That's the idea behind Green Prefab, a startup from the town of Trento in Northern Italy that is working with Microsoft Research Connections and the Royal Danish Academy. Its website -- still only in an early prototyping phase -- aims to let architects and builders run 3-D computer models and simulations that test the impact of certain configurations for things such as energy efficiency, water conservation metrics and lighting.

Green Prefab is advocating the creation of prefabricated components that carry very clear metrics. By giving architects and engineers at smaller firms access to simulation resources available in a public cloud service, Green Prefab hopes to make the process of designing eco-friendly buildings become shorter and more cost-effective, said Renzo Taffarello, one of the startup's co-founders.

"In order to create buildings that are green, you need to define performance up front and choose the best materials and solutions upfront before going to construction," Taffarello said. "This means a lot of simulation. A lot of scenario testing. A lot of specific testing: wind performance, natural light and so on."

Other software companies, notably Autodesk, are focused on using simulations and 3-D modeling techniques to aid sustainable design. The problem, historically speaking, is that the technology necessary for running simulations of this nature can be very expensive, which is where the cloud comes in. Autodesk, for example, is behind a service called Simulation 360 that allows engineers and designers to run simulations for eco-variables before the prototyping phase.

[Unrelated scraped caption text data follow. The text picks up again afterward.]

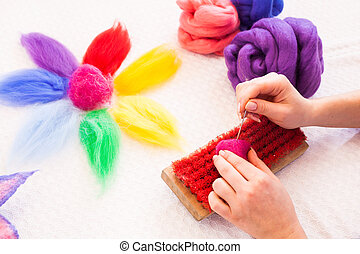 Felting activity, woman working with a felting needle and ...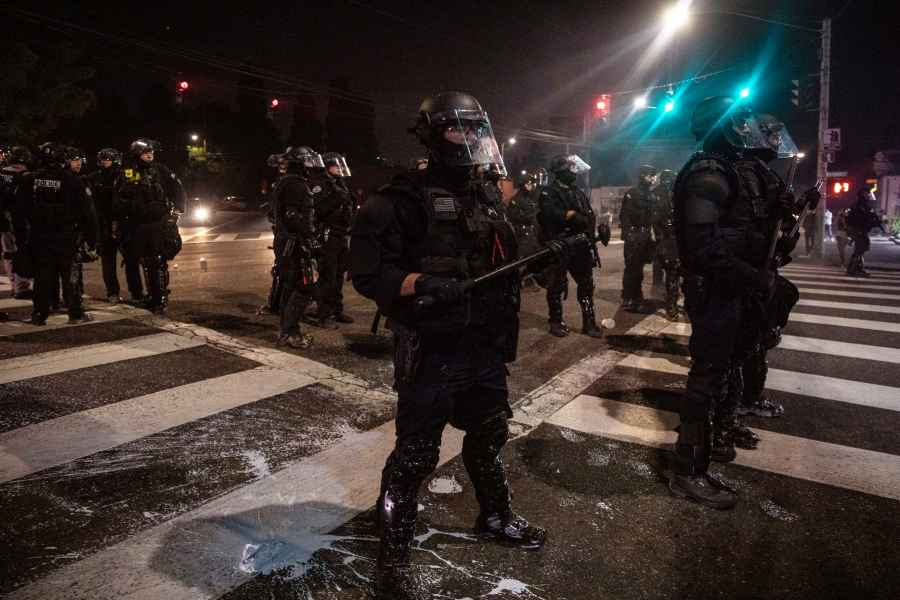 Police stand guard as protesters take to the streets Friday, Sept. 4, 2020 in Portland, Ore. This weekend Portland will mark 100 consecutive days of protests over the May 25 police killing of George Floyd. (AP Photo/Paula Bronstein)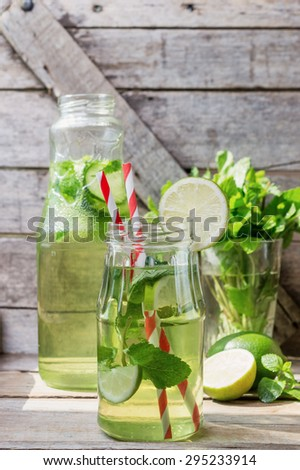 home chilled lemonade, lime, fresh cucumber and mint - stock photo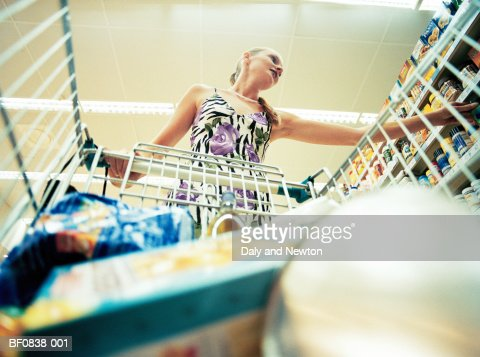 Young woman in supermarket, low angle view : Stock Photo
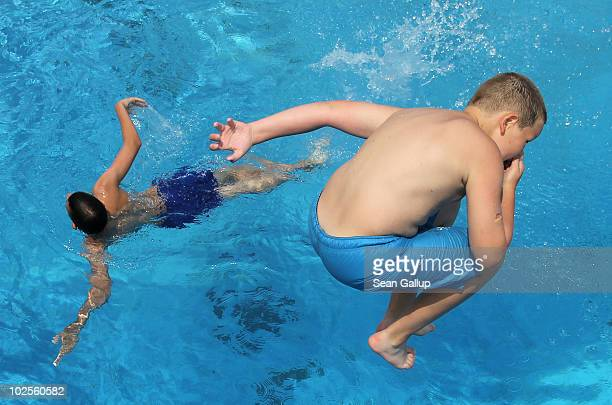 Children jump from a diving board at a public pool on July 1 2010 in Kleinmachnow near Berlin Germany Temperatures are predicted to continue to climb...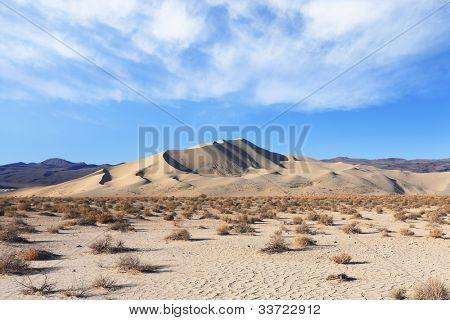 Cold sands of the famous Eureka - a giant sand dune in California. Early morning in the desert
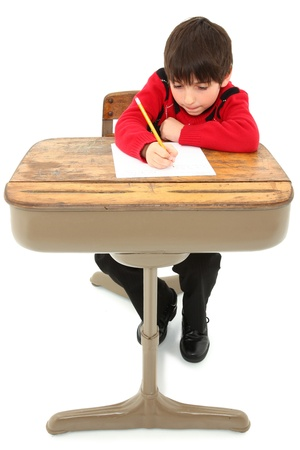 Attractive 7 year old french american boy in school desk over white writting on paper. photo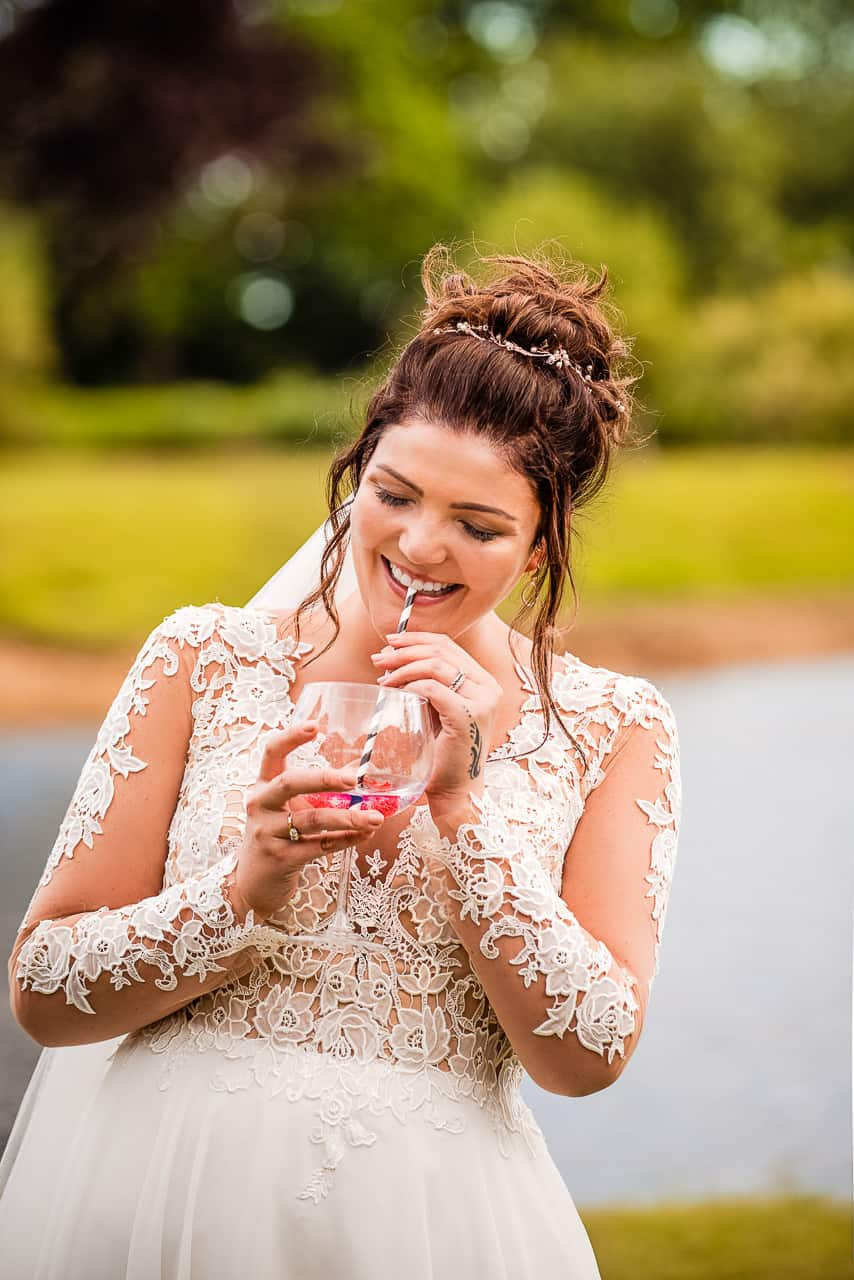 Documentary photo of happy Dorset bride laughing whilst she drinks cocktail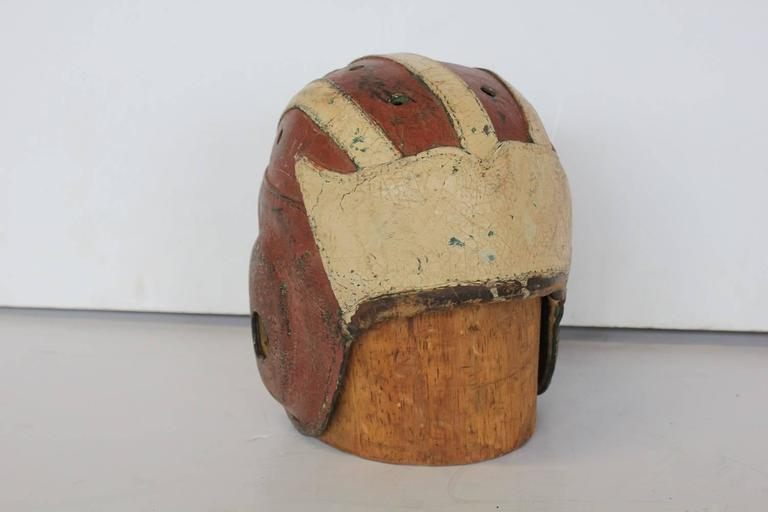 Antique football leather helmet with wood hat mold.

Green Prefab gives architects and engineers access to the computing power of faraway servers, resources that otherwise might be too costly for them to use.

Eco-friendly blueprints

As part of an ongoing research initiative, Green Prefab is using the Microsoft Azure cloud development, hosting and management environment to test its simulation and modeling idea with a community of more than 20,000 Italian architects and engineers. The data catalog behind its approach comes from the open-source building information management model created by buildingSMART, according to a March Microsoft case study.

The Royal Danish Academy is using Green Prefab to run energy consumption simulations for buildings in the pre-construction phase.

In one instance, an architect was able to test for more than 220,000 variables, according to the Microsoft case study. The academy compared the results of running this test in the cloud versus using traditional methods: It took three days, versus the more than 120 it would have taken to run these same tests using a desktop computer and legacy simulation software. In addition, the cloud simulation was able to identify more energy savings potential, Microsoft reports.

One of the biggest challenges that Green Prefab faces moving forward is language localization and figuring out how to accommodate building codes that differ regionally. "It is actually not a big issue from a technology point of view. It is more difficult to put the codes together and localize everything," Taffarello said.

For now, all of this exists just in a testing phase. Eventually, the Green Prefab team expects to let architects and engineers to use its resources for free as they research their own projects, but it might charge a royalty on finalized design, Taffarello said. In addition, it is considering a model that would charge manufacturers of building components a fee to have their information listed in the database, he said.